Copy the data verbatim, starting with the line containing "In this photograph, which of" and ending with the line containing "7.68 meters", with both of those lines included. Leave the pictures out of your copy.

Begin Data lines

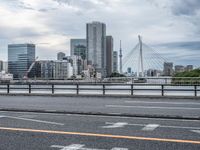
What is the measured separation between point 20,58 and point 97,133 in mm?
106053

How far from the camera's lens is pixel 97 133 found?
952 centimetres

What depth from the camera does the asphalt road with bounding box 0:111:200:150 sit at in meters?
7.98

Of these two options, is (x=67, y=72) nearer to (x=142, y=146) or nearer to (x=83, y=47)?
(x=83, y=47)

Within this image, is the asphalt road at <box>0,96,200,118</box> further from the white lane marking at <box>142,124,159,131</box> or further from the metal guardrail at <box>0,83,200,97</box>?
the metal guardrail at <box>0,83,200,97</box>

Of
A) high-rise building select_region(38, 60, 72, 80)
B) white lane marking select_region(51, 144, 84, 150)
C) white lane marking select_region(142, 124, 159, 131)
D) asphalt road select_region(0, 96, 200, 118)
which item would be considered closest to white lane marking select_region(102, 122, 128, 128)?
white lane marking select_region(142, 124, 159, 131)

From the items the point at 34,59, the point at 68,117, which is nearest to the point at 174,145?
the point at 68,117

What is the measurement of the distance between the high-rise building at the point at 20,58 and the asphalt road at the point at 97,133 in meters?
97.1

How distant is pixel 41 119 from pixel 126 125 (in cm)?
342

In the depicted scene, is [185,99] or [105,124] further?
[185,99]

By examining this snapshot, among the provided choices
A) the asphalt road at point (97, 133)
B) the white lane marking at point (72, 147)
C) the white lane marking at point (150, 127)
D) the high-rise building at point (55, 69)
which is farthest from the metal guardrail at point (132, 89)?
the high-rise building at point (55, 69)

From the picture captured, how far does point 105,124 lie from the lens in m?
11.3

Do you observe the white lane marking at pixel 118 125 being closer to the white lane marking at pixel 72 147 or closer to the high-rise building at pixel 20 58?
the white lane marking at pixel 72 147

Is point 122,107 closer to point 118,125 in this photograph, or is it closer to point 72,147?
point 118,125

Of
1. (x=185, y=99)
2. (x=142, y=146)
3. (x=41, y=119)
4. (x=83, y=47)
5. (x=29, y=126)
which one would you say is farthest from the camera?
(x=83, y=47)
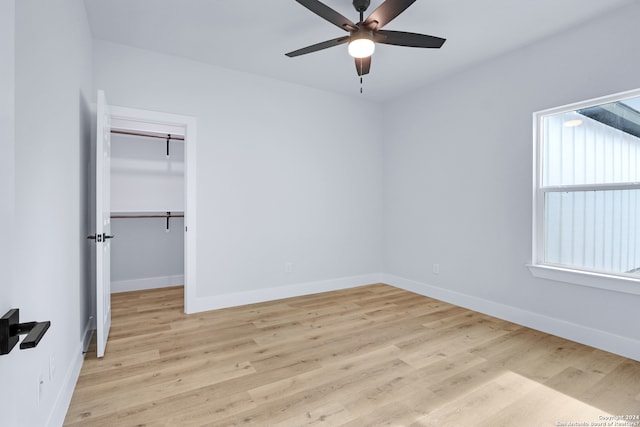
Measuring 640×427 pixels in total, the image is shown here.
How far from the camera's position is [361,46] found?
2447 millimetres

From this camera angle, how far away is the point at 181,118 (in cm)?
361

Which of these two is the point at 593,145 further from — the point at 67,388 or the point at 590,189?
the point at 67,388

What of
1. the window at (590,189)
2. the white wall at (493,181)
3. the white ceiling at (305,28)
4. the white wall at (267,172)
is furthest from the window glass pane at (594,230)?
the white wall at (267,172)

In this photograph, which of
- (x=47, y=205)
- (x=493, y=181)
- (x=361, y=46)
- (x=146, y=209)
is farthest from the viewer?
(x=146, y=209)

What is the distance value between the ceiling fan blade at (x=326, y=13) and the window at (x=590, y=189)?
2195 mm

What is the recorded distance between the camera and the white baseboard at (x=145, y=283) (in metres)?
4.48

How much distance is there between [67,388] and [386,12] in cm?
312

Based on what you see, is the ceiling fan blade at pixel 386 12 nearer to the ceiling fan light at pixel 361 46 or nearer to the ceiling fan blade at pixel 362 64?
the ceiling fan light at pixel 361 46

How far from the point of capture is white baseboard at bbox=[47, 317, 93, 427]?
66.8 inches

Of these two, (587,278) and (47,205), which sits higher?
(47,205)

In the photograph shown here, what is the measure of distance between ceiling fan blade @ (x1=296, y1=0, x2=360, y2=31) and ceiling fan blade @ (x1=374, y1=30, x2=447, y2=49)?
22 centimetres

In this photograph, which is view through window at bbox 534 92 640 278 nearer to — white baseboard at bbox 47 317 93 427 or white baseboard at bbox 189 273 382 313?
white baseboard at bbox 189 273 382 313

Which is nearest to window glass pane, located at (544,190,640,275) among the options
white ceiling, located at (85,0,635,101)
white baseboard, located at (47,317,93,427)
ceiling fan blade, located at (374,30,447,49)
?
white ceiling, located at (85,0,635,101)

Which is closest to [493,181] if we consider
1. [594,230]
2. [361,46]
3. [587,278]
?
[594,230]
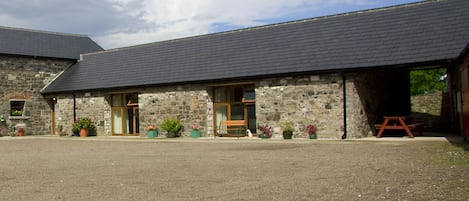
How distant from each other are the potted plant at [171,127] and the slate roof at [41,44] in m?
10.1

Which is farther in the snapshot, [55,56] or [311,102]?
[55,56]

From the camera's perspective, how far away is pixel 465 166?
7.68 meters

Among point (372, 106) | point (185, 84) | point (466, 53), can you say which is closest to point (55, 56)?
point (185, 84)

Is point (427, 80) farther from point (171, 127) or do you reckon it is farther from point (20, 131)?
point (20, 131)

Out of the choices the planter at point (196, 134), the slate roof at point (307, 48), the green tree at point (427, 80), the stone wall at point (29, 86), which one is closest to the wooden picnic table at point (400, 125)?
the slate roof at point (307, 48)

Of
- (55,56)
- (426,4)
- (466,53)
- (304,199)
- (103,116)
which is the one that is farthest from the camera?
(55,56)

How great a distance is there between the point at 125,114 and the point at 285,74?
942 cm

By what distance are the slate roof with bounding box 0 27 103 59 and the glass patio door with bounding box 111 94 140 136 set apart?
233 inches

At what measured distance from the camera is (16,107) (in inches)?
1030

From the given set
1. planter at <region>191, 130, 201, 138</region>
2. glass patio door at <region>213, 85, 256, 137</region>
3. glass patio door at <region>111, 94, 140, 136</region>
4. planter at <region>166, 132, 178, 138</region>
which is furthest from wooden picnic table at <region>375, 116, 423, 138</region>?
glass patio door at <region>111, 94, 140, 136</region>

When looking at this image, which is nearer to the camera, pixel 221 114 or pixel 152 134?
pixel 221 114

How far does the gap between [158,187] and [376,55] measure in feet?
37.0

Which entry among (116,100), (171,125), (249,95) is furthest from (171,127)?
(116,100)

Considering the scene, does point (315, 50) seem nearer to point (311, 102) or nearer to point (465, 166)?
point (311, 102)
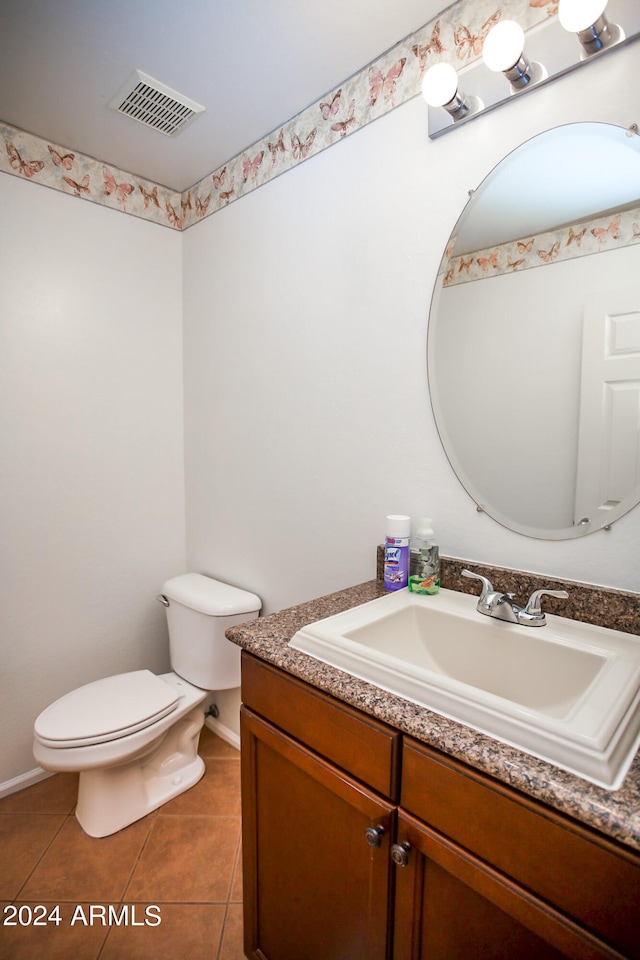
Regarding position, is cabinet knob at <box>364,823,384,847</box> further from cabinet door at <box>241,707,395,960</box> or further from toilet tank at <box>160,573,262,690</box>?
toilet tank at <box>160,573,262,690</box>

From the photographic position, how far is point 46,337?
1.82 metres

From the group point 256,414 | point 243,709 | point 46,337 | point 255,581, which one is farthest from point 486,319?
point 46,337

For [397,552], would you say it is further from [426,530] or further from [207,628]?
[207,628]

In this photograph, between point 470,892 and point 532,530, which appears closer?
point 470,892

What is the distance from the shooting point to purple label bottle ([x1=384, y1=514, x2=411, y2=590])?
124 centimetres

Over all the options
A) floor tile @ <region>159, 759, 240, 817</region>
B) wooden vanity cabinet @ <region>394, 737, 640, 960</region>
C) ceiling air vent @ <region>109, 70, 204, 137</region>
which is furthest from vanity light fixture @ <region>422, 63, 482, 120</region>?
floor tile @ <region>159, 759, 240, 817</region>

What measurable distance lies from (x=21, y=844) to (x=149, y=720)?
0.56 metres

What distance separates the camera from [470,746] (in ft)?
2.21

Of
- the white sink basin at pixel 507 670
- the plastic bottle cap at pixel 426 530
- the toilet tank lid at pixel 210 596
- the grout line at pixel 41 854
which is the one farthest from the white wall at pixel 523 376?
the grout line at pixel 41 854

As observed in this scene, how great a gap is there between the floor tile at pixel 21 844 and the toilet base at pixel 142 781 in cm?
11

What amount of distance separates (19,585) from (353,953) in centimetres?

End Data lines

Exercise result
In this photograph, which of
- (x=47, y=205)
- (x=493, y=181)
- (x=361, y=46)
- (x=146, y=209)
is farthest from the viewer?
(x=146, y=209)

What is the distance value between the ceiling fan blade at (x=326, y=13) and the window at (x=590, y=189)?
2195 mm

What is the recorded distance between the camera and the white baseboard at (x=145, y=283) (in metres)?
4.48

How much distance is there between [67,388] and [386,12] in cm?
312

Based on what you see, is the ceiling fan blade at pixel 386 12 nearer to the ceiling fan light at pixel 361 46 or nearer to the ceiling fan blade at pixel 362 64?
the ceiling fan light at pixel 361 46

How far from the point of capture is white baseboard at bbox=[47, 317, 93, 427]?
66.8 inches

Of these two, (587,278) and (47,205), which sits higher?
(47,205)

In the photograph shown here, what is the measure of distance between ceiling fan blade @ (x1=296, y1=0, x2=360, y2=31) and ceiling fan blade @ (x1=374, y1=30, x2=447, y2=49)?
22 centimetres

In this photograph, which is view through window at bbox 534 92 640 278 nearer to — white baseboard at bbox 47 317 93 427 or white baseboard at bbox 189 273 382 313?
white baseboard at bbox 189 273 382 313

Which is nearest to window glass pane, located at (544,190,640,275) among the options
white ceiling, located at (85,0,635,101)
white baseboard, located at (47,317,93,427)
ceiling fan blade, located at (374,30,447,49)
?
white ceiling, located at (85,0,635,101)

Which is closest to [493,181] if we consider
1. [594,230]
2. [361,46]
3. [587,278]
?
[594,230]
How distant from each other are the potted plant at [171,127] and the slate roof at [41,44] in m?
10.1

Which is farther in the snapshot, [55,56] or [311,102]?
[55,56]

From the camera's perspective, how far away is pixel 465 166?
7.68 meters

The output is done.